8 Jobs - In Detail

This section describes the internal structure and properties of an HQueue job. You can skip this section if you are just interested in how to submit jobs from Houdini and how to monitor them. This part of the documentation is targeted for people who plan to create their own jobs and submit them from outside of Houdini (i.e. from a Python script). However, knowing a little about the HQueue job design does not hurt as it would help clarify some of the terminology used throughout the web interface.

8.1 A Simple Example

In its most basic form, an HQueue job is merely a set of shell commands. When it is assigned to a client machine by the scheduler, the set of commands is executed. If the commands pass, then the job is said to have succeeded, otherwise, the job is said to have failed.

For example, suppose we want to create a job which simply prints "Hello World!" to the console. In that case, the command set would just be:

echo "Hello World!"

When it is submitted to HQueue, the job passes through several states before it completes. Here is a depiction of the status changes for our Hello World example:

waiting for machine ==> running ==> succeeded

Our job is initially set with the waiting for machine status. At this time, the scheduler searches for an available client machine on the farm. When one is found, the scheduler assigns it to our job and the machine is notified about the assignment. The client responds to the notification and picks up the job from the HQueue server. The job's status is changed to running and its command set is executed on the client. Once execution is complete, the client contacts the HQueue server and the job is finally set to succeeded.

Simple enough?

__SUPPLIED DATA__:

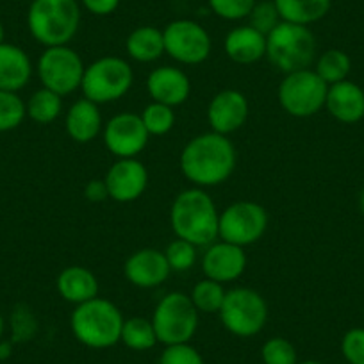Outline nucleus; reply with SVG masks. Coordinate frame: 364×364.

==

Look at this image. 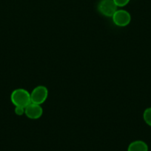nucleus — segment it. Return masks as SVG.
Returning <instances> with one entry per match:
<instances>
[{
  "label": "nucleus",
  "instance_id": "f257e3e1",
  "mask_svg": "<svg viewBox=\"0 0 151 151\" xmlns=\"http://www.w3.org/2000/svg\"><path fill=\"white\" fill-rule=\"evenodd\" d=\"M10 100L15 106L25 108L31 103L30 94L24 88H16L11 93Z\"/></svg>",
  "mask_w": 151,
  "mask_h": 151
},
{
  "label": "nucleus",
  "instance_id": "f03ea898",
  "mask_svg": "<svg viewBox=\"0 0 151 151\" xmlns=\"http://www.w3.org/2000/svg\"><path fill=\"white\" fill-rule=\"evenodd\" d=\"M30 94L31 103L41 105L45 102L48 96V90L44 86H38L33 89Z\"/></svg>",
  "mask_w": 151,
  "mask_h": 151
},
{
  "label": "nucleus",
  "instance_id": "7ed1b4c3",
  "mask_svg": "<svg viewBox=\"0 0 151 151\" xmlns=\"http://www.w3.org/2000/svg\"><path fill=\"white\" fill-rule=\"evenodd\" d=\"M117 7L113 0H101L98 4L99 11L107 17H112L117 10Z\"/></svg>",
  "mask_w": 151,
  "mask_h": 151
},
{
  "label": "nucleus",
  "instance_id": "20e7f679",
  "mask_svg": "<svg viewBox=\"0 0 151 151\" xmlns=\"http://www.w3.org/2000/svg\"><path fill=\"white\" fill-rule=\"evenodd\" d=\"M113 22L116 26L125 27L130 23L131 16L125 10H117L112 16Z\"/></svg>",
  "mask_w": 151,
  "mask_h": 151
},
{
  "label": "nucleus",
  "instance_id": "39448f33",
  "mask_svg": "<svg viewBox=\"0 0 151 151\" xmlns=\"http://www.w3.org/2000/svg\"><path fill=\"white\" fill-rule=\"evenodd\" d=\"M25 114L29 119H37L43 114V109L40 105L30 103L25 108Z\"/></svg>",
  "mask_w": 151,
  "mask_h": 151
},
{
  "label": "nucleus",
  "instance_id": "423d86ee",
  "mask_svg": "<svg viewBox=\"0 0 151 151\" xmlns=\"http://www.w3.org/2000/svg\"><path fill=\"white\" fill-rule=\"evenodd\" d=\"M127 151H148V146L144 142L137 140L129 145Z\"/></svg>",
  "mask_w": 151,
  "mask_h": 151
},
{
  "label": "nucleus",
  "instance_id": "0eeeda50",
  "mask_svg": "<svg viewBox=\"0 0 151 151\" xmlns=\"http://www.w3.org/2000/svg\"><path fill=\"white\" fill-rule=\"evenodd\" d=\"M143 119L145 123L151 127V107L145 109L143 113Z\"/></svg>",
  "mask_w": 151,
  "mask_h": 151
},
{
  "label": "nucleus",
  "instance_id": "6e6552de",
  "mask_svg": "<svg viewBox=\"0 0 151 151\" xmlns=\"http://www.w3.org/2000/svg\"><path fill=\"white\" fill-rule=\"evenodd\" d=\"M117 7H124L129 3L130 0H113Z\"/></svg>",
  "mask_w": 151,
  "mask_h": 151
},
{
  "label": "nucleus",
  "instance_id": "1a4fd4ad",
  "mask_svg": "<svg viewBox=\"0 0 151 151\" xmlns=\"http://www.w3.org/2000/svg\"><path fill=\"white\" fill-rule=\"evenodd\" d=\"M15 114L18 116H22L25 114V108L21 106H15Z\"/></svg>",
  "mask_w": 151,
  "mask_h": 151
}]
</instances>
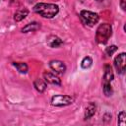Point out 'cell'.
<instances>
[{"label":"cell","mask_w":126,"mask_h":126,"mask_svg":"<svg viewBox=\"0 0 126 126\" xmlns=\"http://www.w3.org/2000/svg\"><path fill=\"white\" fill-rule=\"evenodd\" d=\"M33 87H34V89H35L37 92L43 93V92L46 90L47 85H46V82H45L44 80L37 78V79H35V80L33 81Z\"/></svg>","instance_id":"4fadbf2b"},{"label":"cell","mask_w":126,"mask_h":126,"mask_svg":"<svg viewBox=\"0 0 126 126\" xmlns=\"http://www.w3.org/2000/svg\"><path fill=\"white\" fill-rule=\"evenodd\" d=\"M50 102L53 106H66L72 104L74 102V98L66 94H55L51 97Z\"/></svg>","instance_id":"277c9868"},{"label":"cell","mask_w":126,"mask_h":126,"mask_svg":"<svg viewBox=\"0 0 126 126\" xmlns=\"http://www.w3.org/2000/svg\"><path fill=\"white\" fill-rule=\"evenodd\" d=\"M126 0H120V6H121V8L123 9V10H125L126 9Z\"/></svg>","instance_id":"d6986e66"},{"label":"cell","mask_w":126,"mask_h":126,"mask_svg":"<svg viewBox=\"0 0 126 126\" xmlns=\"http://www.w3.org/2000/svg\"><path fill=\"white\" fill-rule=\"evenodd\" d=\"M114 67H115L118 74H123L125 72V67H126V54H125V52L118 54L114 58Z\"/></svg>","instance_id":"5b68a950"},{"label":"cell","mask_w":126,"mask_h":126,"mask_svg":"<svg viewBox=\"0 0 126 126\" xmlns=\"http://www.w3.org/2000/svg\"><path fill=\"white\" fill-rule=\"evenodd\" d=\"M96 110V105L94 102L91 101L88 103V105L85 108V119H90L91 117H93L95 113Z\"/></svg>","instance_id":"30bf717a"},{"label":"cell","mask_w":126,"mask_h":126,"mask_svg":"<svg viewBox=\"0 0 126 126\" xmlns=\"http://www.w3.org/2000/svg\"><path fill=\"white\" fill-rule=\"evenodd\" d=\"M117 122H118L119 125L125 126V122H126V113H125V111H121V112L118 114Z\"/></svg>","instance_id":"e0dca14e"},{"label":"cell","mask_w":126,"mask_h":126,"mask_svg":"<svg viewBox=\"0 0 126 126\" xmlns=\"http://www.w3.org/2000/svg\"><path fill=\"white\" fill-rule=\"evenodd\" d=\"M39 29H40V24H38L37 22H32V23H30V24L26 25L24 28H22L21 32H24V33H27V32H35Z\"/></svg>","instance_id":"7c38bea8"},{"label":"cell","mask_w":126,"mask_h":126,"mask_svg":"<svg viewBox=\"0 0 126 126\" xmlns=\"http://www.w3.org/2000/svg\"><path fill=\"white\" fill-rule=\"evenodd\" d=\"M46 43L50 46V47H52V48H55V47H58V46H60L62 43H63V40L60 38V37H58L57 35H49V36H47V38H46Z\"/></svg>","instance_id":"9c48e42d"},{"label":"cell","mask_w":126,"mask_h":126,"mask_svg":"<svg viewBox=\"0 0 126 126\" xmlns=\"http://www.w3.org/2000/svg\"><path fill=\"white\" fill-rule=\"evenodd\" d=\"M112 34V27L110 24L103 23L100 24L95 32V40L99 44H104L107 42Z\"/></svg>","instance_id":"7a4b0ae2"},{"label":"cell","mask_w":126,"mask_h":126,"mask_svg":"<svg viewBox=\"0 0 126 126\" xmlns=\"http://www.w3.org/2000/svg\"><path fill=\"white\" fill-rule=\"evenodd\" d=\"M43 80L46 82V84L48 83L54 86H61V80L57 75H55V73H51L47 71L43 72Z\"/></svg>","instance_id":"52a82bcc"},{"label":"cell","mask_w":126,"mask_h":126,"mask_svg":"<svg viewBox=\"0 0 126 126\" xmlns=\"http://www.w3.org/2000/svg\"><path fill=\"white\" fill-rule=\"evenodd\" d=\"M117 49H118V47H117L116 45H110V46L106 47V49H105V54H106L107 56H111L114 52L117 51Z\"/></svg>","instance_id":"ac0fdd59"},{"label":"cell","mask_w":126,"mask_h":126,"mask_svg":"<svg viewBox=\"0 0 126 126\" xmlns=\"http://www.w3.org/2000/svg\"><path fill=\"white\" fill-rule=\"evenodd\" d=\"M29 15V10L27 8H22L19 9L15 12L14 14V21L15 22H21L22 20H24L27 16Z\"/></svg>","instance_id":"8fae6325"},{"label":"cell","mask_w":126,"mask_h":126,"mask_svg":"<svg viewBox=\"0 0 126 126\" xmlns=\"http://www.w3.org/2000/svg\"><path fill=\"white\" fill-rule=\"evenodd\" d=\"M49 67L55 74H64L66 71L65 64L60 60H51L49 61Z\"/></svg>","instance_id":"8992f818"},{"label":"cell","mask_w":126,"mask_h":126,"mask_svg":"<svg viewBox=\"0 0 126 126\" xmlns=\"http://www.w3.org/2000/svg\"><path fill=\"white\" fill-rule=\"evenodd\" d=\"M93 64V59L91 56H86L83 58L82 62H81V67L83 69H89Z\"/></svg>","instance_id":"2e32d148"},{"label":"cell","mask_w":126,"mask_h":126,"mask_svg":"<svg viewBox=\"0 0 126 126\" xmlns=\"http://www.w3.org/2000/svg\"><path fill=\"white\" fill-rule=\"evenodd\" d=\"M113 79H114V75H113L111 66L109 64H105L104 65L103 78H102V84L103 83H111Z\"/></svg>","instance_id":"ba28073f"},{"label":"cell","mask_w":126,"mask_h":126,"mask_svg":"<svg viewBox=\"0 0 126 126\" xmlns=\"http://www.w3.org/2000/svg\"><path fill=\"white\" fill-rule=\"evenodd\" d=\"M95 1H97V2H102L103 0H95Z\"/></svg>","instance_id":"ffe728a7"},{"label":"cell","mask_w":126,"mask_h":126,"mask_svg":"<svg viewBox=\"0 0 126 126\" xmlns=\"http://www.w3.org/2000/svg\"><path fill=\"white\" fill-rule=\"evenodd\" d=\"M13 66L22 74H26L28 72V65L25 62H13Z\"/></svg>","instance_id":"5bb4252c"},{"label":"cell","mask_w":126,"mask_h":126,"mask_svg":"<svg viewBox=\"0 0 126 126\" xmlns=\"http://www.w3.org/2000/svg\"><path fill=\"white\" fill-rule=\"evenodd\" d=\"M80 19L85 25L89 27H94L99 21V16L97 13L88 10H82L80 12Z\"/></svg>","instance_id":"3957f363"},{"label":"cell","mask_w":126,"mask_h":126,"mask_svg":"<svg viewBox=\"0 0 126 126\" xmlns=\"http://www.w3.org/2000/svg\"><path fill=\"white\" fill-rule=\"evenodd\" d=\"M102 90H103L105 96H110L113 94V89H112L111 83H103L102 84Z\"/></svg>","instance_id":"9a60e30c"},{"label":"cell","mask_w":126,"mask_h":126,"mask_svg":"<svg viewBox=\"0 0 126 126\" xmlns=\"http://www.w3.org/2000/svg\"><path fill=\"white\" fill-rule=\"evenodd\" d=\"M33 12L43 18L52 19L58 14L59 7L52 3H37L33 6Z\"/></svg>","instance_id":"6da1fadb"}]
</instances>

__SHORT PROBLEM A__: Reproduce the part of the HQueue job section word for word, starting at "When it is submitted" and ending at "set to succeeded.".
__SHORT PROBLEM B__: According to the HQueue job section, what status does a job have initially after it is submitted?

__TASK RESPONSE A__:
When it is submitted to HQueue, the job passes through several states before it completes. Here is a depiction of the status changes for our Hello World example:

waiting for machine ==> running ==> succeeded

Our job is initially set with the waiting for machine status. At this time, the scheduler searches for an available client machine on the farm. When one is found, the scheduler assigns it to our job and the machine is notified about the assignment. The client responds to the notification and picks up the job from the HQueue server. The job's status is changed to running and its command set is executed on the client. Once execution is complete, the client contacts the HQueue server and the job is finally set to succeeded.

__TASK RESPONSE B__: A job initially has the status waiting for machine.